§ **Listed records**:
###

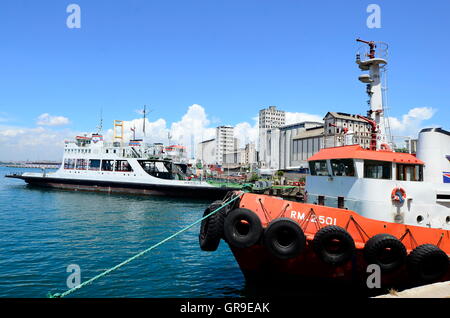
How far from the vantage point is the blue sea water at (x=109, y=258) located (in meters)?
10.0

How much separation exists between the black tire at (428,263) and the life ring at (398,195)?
1532 millimetres

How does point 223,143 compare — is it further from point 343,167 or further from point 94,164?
point 343,167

###

§ **Task directions**: Reproduce every row above verbatim, omitting the pictures.

§ **Response to the exercise**:
How far from the vantage point is the blue sea water at (x=109, y=258) located (in meters)?
10.0

How much separation exists between the black tire at (428,263) and the life ring at (398,195)?
1532 millimetres

How does point 223,143 compare — is it further from point 343,167 or further from point 94,164?
point 343,167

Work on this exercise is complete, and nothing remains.